- **Исходный текст**
───

Но как солнце рассеивает туман, так и лучи Аполлона в VIII–VI веках разрушают в человеческом сознании всякую мысль о совместимости понятий «божество» и «ложь». "Лжи не дозволено касаться тебя", — говорит пророк Аполлона Пиндар о своем боге, причем он под «ложью» разумеет не только субъективное, но и объективное отклонение от истины. «Истина» и «свет» — это как бы соответствующие друг другу понятия; Аполлон властвует и здесь, и там, а за ним и прочие боги. И в этой области успешно трудилась просветительница Эллады в VI в., пифагорейская школа; самому учителю приписывается знаменательный ответ на вопрос: "Когда человек более всего уподобляется богу?" — "Когда он говорит правду".

Атак как гомеровские поэмы все-таки оставались на поверхности, и вместе с ними и игривые представления о легком отношении богов к истине могли проникнуть в сознание людей, то Платон в своем «Государстве» настаивает на их недопустимости. Нет, бог несовместим с ложью. Он не может ошибаться, ибо он знает все; он не может облекать свои слова в ризу лжи или своего образа в ризу притворства, ибо он весь истина и только истина. И если Пан представляется двуобразным, то это имеет символический смысл — Пан есть слово (logos). А слово двуобразно, будучи правдивым и лживым, пребывая своим правдивым естеством в горних, в общении с богами, а своим лживым — в нижней сфере, где только и место «козлиной» природе… В подлиннике игра слов: «козлиный» гласит по-гречески «трагический», и выбором этого термина Платон намекает, на мифологию, исказившую представление о богах.

───

- **Задание**
Пожалуйста, перепишите из текста о богах и истине фрагмент, начиная со слов «Атак как гомеровские» и заканчивая словами «представление о богах.» включительно.

- **Исходные данные**

───

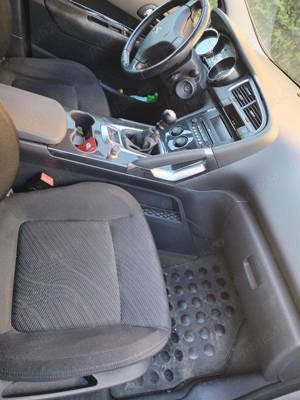 Peugeot 3008 - imagine 8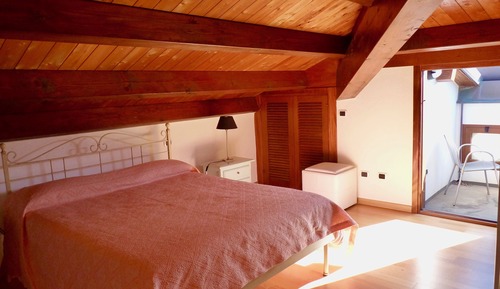 Classic Apartment, 2 Bedrooms, Balcony, Tower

───

- **Выполненное задание**
Атак как гомеровские поэмы все-таки оставались на поверхности, и вместе с ними и игривые представления о легком отношении богов к истине могли проникнуть в сознание людей, то Платон в своем «Государстве» настаивает на их недопустимости. Нет, бог несовместим с ложью. Он не может ошибаться, ибо он знает все; он не может облекать свои слова в ризу лжи или своего образа в ризу притворства, ибо он весь истина и только истина. И если Пан представляется двуобразным, то это имеет символический смысл — Пан есть слово (logos). А слово двуобразно, будучи правдивым и лживым, пребывая своим правдивым естеством в горних, в общении с богами, а своим лживым — в нижней сфере, где только и место «козлиной» природе… В подлиннике игра слов: «козлиный» гласит по-гречески «трагический», и выбором этого термина Платон намекает, на мифологию, исказившую представление о богах.